This role is for one of our clients
We are looking for a highly skilled Senior DevOps Engineer to lead the design, automation, and management of modern cloud infrastructure with a strong focus on Kubernetes. In this role, you will be responsible for building scalable, secure, and highly available platforms that support mission-critical applications. You will drive infrastructure automation, CI/CD excellence, observability, and cloud operations while partnering closely with engineering teams to ensure seamless deployments and operational reliability.
Requirements
Key Responsibilities
- Architect, deploy, and manage production-grade Kubernetes clusters to support scalable and resilient applications.
- Design and maintain cloud infrastructure across AWS, Azure, or GCP using Infrastructure-as-Code (IaC)practices.
- Build, optimize, and manage CI/CD pipelines to enable reliable and automated software delivery.
- Implement GitOps workflows and deployment automation using modern DevOps tools.
- Manage Kubernetes ecosystem components including Helm, ingress controllers, autoscaling, networking, and stateful workloads.
- Establish and maintain monitoring, logging, and alerting frameworks to ensure system visibility and proactive issue resolution.
- Lead incident response, troubleshooting, root cause analysis, and performance optimization initiatives.
- Drive cloud security, secrets management, compliance, and infrastructure governance best practices.
- Optimize infrastructure costs while maintaining performance, scalability, and reliability.
- Develop operational runbooks, documentation, and automation frameworks to improve engineering productivity.
- Collaborate with development teams to improve deployment processes and overall platform efficiency.
What Makes You a Great Fit
- 4–6 years of experience in DevOps, Cloud Infrastructure, or Site Reliability Engineering (SRE) roles.
- Deep hands-on expertise in Kubernetes administration, troubleshooting, scaling, and production operations.
- Strong experience with cloud platforms such as AWS, Azure, or GCP.
- Proficiency with Infrastructure-as-Code tools like Terraform and containerization technologies such as Docker.
- Hands-on experience with CI/CD and GitOps tools including GitHub Actions, GitLab CI, Jenkins, ArgoCD, Flux, or similar platforms.
- Strong scripting and automation skills using Bash, Python, Go, or other programming languages.
- Experience implementing observability solutions using tools such as Prometheus, Grafana, and centralized logging platforms.

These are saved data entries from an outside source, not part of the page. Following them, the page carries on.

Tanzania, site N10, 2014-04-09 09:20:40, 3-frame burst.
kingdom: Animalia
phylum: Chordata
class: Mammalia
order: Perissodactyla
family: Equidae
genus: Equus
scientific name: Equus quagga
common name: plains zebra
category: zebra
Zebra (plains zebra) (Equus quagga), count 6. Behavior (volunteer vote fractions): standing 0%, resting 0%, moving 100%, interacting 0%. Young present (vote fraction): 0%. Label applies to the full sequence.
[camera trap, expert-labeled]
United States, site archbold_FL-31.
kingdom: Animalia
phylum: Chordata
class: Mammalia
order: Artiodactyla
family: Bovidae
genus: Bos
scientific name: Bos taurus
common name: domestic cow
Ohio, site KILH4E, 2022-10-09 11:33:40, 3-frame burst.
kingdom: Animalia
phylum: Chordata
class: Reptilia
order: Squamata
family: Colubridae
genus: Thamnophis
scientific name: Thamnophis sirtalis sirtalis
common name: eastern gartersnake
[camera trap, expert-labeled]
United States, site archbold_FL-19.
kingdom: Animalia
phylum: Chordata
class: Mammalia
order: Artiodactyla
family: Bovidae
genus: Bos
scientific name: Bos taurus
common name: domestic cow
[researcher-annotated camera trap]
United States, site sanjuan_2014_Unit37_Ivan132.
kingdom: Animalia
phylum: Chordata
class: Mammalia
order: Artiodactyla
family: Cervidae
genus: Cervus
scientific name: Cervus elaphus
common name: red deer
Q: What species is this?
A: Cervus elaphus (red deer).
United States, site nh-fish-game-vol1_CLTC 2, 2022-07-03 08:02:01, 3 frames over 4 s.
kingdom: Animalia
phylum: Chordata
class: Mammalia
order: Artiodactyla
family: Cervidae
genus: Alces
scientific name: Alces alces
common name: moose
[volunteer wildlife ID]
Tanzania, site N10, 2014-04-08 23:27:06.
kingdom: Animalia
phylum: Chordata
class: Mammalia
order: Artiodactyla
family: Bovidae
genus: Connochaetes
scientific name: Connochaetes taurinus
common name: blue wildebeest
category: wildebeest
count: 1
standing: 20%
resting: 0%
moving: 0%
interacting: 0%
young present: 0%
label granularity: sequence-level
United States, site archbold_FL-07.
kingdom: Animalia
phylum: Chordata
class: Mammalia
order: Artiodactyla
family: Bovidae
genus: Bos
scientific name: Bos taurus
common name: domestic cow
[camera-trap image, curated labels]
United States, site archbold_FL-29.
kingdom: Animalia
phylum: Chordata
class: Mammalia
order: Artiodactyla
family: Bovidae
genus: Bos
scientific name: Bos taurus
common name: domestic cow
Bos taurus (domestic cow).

- Solid understanding of Linux systems, networking fundamentals, security principles, and cloud architecture.
- Strong problem-solving abilities with an automation-first and reliability-focused mindset.
- Excellent communication and collaboration skills, with the ability to work effectively across engineering and operations teams.
- A proactive, ownership-driven approach to building scalable infrastructure and driving continuous improvement.